If you’ve ever been to Adhoc’s Addendum in Yountville / Napa Valley, California, you know their fried chicken is OFF THE HOOK. If you have a gluten allergy or sensitivity, I’m here to share the gluten free / paleo version so you can experience the best damn fried chicken of your life.
Because this recipe is a labor of love, we generally make this once or twice a year and usually around Easter and some time in the Fall. With shelter in place, we didn’t get the opportunity to enjoy this chicken with our extended family, but it was a beautiful day outside, so we made the most of it with our roommates downstairs.
This fried chicken is:
- Super moist and tender from the brining technique (so don’t skip this step)

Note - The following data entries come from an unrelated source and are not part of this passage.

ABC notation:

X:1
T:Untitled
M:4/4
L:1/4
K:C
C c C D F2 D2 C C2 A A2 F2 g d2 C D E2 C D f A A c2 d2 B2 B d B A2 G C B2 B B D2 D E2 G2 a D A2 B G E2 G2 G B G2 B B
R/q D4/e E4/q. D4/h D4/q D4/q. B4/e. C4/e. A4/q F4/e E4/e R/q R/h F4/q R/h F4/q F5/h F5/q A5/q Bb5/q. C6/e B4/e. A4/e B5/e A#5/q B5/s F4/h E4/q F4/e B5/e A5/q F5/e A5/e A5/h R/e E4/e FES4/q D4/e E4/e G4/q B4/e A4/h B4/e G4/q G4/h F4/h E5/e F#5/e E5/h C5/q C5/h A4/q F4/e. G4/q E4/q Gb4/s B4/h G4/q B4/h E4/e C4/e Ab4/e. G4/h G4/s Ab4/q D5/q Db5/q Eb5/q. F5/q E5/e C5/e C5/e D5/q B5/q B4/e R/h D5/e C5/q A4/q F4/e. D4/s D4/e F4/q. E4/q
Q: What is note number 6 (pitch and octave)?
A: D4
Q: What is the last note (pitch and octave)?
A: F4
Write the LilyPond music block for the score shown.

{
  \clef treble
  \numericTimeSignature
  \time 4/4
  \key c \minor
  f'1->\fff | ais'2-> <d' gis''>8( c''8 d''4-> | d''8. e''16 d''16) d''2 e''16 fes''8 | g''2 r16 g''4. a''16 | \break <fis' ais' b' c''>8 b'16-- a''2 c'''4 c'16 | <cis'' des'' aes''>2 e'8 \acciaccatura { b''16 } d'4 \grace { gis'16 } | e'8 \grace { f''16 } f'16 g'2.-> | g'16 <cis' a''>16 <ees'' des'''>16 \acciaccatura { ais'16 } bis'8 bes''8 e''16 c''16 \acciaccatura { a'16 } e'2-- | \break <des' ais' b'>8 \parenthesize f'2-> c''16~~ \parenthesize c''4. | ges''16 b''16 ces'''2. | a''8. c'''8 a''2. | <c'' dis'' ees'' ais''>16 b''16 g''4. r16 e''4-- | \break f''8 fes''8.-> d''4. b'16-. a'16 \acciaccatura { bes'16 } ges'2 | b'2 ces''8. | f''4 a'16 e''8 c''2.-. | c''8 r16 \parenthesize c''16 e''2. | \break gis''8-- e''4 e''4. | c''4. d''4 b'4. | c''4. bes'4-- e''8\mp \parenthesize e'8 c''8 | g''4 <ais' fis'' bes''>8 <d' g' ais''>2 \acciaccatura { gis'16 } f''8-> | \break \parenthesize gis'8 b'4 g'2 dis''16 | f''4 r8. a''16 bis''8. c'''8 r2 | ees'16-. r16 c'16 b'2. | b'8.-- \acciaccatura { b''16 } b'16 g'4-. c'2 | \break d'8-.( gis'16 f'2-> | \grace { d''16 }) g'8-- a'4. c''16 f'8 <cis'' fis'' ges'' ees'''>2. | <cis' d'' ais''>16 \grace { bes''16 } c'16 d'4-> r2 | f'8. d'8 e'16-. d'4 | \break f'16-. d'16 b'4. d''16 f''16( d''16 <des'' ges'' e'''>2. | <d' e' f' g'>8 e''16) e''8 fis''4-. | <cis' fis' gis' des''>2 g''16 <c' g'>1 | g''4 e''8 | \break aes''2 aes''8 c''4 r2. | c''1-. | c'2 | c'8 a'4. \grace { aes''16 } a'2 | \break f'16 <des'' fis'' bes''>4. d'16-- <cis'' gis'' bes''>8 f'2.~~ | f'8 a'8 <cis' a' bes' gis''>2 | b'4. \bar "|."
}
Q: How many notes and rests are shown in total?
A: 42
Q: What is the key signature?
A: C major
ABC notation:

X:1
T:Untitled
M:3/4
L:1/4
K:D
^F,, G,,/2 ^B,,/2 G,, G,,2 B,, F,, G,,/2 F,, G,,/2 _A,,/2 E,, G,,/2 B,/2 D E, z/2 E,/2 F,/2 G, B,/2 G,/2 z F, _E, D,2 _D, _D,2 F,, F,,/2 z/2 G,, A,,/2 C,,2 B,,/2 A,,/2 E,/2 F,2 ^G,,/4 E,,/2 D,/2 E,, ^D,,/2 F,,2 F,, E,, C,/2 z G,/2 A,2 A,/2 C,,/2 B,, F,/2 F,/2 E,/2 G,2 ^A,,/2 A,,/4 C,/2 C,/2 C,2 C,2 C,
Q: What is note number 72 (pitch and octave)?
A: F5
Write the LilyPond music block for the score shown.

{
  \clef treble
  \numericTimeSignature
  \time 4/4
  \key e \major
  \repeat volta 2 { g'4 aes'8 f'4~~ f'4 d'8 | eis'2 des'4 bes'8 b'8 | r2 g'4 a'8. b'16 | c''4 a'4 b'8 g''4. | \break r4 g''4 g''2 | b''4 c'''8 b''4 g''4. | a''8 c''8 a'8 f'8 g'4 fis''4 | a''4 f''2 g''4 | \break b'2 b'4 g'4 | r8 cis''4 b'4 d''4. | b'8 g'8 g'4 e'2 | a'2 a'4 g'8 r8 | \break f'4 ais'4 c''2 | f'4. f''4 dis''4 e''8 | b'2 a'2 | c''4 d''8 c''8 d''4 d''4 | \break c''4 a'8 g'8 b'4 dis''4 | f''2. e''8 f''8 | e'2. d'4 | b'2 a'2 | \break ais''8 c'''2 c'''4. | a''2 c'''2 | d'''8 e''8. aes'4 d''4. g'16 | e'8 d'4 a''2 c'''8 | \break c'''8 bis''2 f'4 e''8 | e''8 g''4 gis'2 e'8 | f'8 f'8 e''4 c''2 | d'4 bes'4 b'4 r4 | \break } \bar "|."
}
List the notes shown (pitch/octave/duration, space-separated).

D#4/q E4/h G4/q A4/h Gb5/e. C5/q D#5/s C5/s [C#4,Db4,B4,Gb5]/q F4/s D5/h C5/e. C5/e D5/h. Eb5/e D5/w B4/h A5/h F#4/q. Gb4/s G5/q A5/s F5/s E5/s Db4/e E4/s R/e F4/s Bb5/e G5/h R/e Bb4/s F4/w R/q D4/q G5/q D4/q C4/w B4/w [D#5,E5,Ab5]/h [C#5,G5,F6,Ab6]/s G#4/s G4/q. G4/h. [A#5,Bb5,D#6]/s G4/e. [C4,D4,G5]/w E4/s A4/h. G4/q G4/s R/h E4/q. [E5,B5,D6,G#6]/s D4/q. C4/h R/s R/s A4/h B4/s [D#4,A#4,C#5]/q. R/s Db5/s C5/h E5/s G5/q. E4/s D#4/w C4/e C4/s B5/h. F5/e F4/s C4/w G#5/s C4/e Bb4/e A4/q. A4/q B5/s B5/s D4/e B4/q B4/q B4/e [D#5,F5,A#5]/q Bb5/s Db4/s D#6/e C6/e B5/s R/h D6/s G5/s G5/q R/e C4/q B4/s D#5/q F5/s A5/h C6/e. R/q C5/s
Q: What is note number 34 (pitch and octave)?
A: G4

- Crunchy from the flash frying then finished off cooking in the oven
- Packed with flavor from all those spices and herbs
- Pairs well with my ham and cheese or cassava flour waffles
- Makes you feel all happy inside after the first bite
I hope you enjoy this recipe my friends! If you end up making this recipe, please tag me on Instagram and use the hashtag #fullasamother.
Happy cooking!
Fried Chicken 2.0
Equipment
- Fried Chicken 2.0
Ingredients
- For the chicken
- 12-14 drumsticks and/or thighs
- For the Brine
- 8-10 cups water
- ½ cup kosher salt
- 24 oz jar of pickle juice reserve the pickles for your appetizer board!
- 6 dried bay leaves
- 6 large garlic cloves skin left on, smashed
- 2 tablespoons black peppercorns
- 2 large rosemary sprigs optional
- 1 large bunch thyme sprigs optional
- 1 large bunch flat leaf parsley sprigs optional
- For the Coating
- 1 ½ cups Cassava flour
- 1 ½ cups 4505 chicharrones grounded into a course meal (use blender or food processor)
- 1 tablespoon garlic powder
- 1 tablespoon onion powder
- 1 teaspoon paprika
- 1 teaspoon cayenne pepper
- 2 teaspoons kosher salt
- ½ teaspoon freshly ground black pepper
- For Frying and Serving
- 1 quart buttermilk coconut buttermilk or almond buttermilk can be substituted
- 5 cups avocado oil
- Kosher salt
- Rosemary and thyme sprigs and sliced lemon for garnishing
Instructions
- In a large pot over medium heat, add all the brine ingredients and simmer on medium low for 5 minutes, then allow the brine to cool completely.
- Using an extra large bowl, add the chicken and pour the brine into the bowl, ensuring all pieces of the chicken are saturated in the brine. Cover and refrigerate overnight or up to 24 hours.
- When you’re ready to cook the chicken, discard the brine and rinse the chicken in water. Be sure to remove all the brine ingredients from the chicken, and pat the chicken dry with a paper towel.
- Preheat the oven to 400F degrees and line 2 large sheet pans with parchment paper and place a cooling rack on each sheet pan.
- Using a large dutch oven or large cast iron skillet, add avocado oil over medium high heat. Bring the oil temperature up to 330F degrees or add a pinch of flour to the pan/pot and if it starts to sizzle immediately, the oil is ready.
- In one large bowl, add all the dry ingredients for the coating, and whisk to combine.
- In another large bowl, add the buttermilk
- Just before frying, dip each piece of chicken into the coating, patting off the excess, then into the buttermilk and back into the coating. Place the chicken on a parchment lined sheet tray.
- When the oil has reached the proper temperature, carefully lower the pieces of chicken into the oil. The temperature of the oil will decrease. Adjust the heat as necessary to bring the oil to proper temperature. Fry the chicken for 5-6 minutes or until golden brown and crisp. Remove the chicken, and place it on a top of the cooling rack that’s placed on top of a large sheet pan. Allow the oil to come back to the proper temperature and repeat this process for the remaining chicken.
- After all the chicken has been fried, ensure the chicken is evenly distributed on the sheet pan and place both pans in the oven and cook for 35-45 minutes, or until juices from the chicken run clear.
- Remove chicken from the oven, season with sea salt and serve immediately. Garnish with lemon, rosemary and thyme sprigs.